Work request: Starting with the line that holds "Spring Summer Flower", repeat each line through the last one below, exactly. Pictures stay out.

(Entries taken from a collection)

|---|

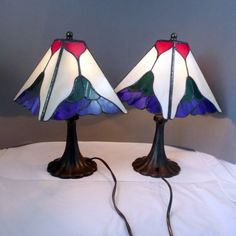 Komplet lampek, które poprawią ci nastrój :) / A set of lights that will improve your mood :). Handmade by Limart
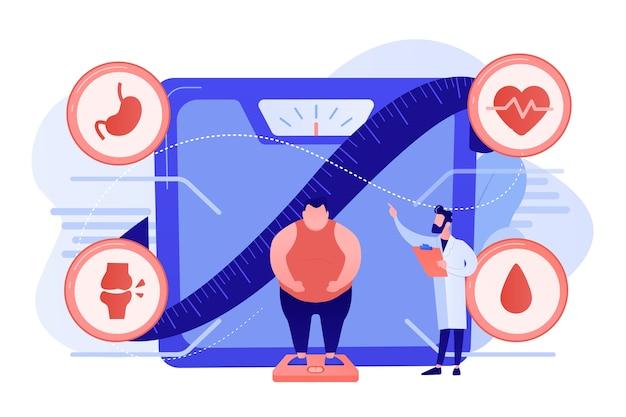 Gente diminuta, hombre con sobrepeso en escalas y médico que muestra enfermedades de obesidad. problema de salud de la obesidad, causas principales de la obesidad, concepto de tratamiento del sobrepeso. ilustración aislada de bluevector coral rosado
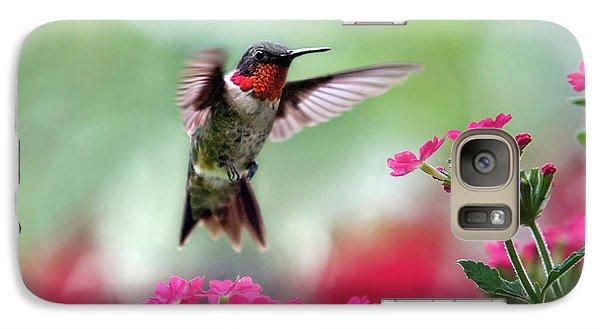 Ruby Garden Jewel Galaxy Case by Christina Rollo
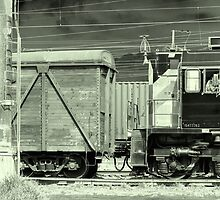 Freight Train by Evgeniy Lankin
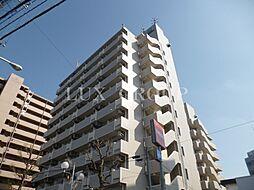 アバクス立川A棟[7階]の外観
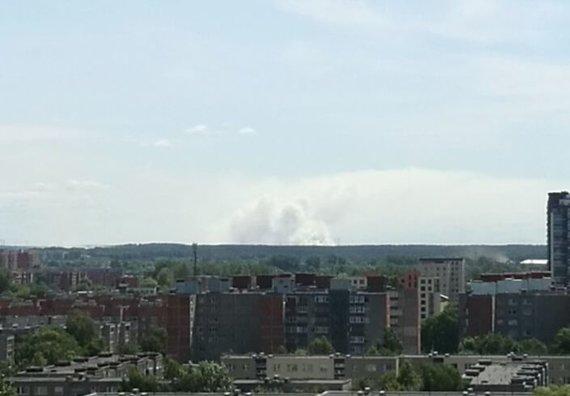 Gaisras matomas iš Klaipėdos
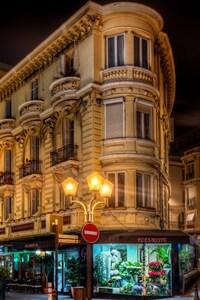 320x480 Monaco City France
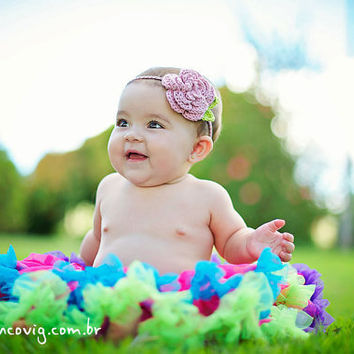 Spring Summer Flower Headband For Newborn to Adult Size by beliz82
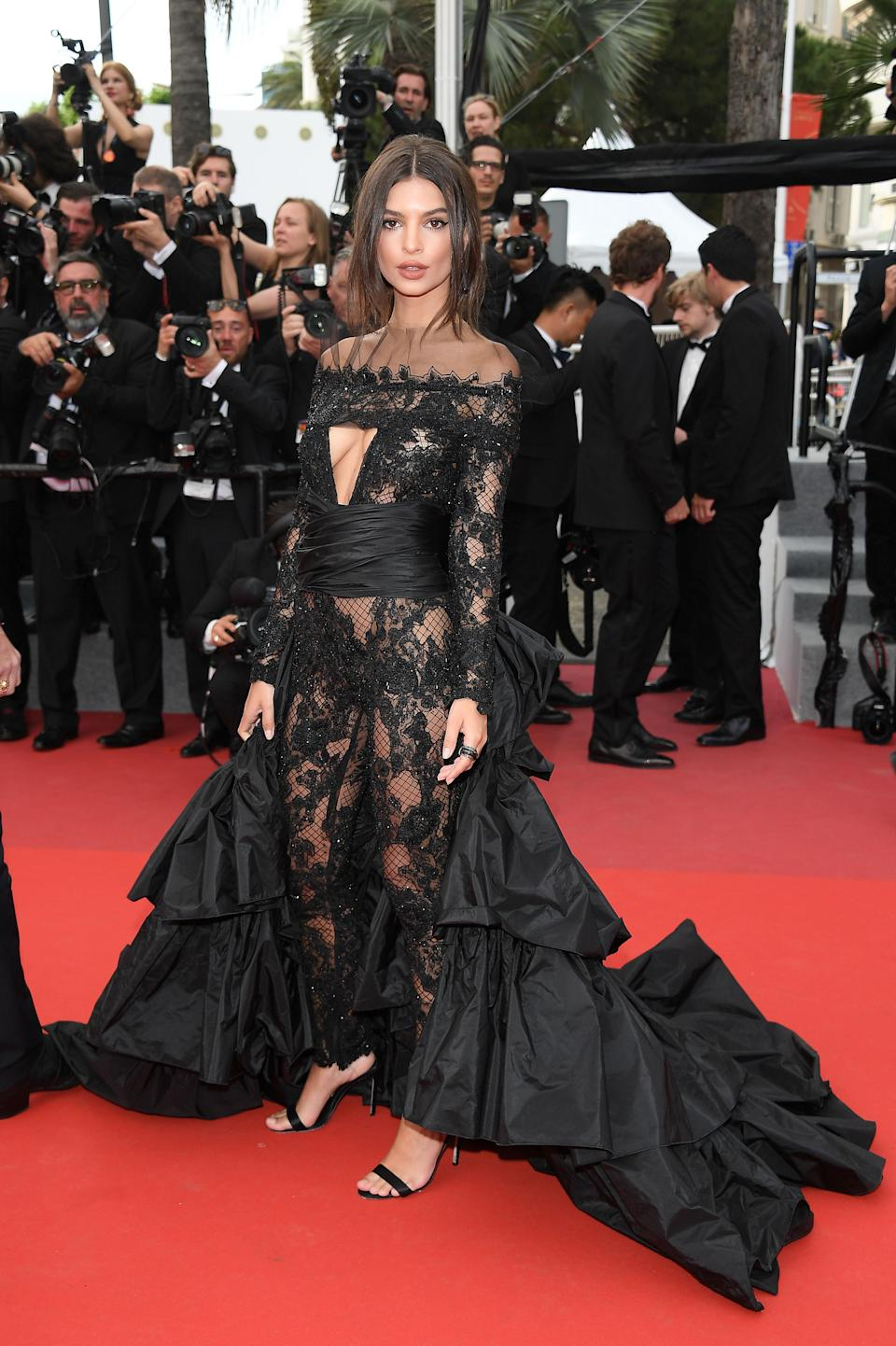 <p>At the Cannes Film Festival, Emily demanded attention in a lace bodysuit and enormous train, custom made by Peter Dundas. This would surely look like Halloween-gone-wrong on anyone else.<br>[Photo: Getty] </p>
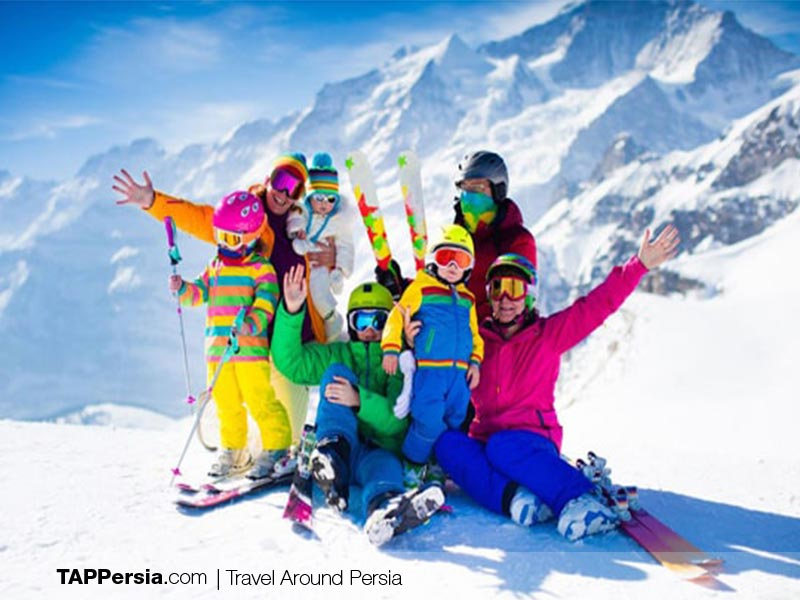 Darbandsar Ski Resort - Tehran - Iran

|---|

Task solution:
 Spring Summer Flower Headband For Newborn to Adult Size by beliz82
 <p>At the Cannes Film Festival, Emily demanded attention in a lace bodysuit and enormous train, custom made by Peter Dundas. This would surely look like Halloween-gone-wrong on anyone else.<br>[Photo: Getty] </p>
 Darbandsar Ski Resort - Tehran - Iran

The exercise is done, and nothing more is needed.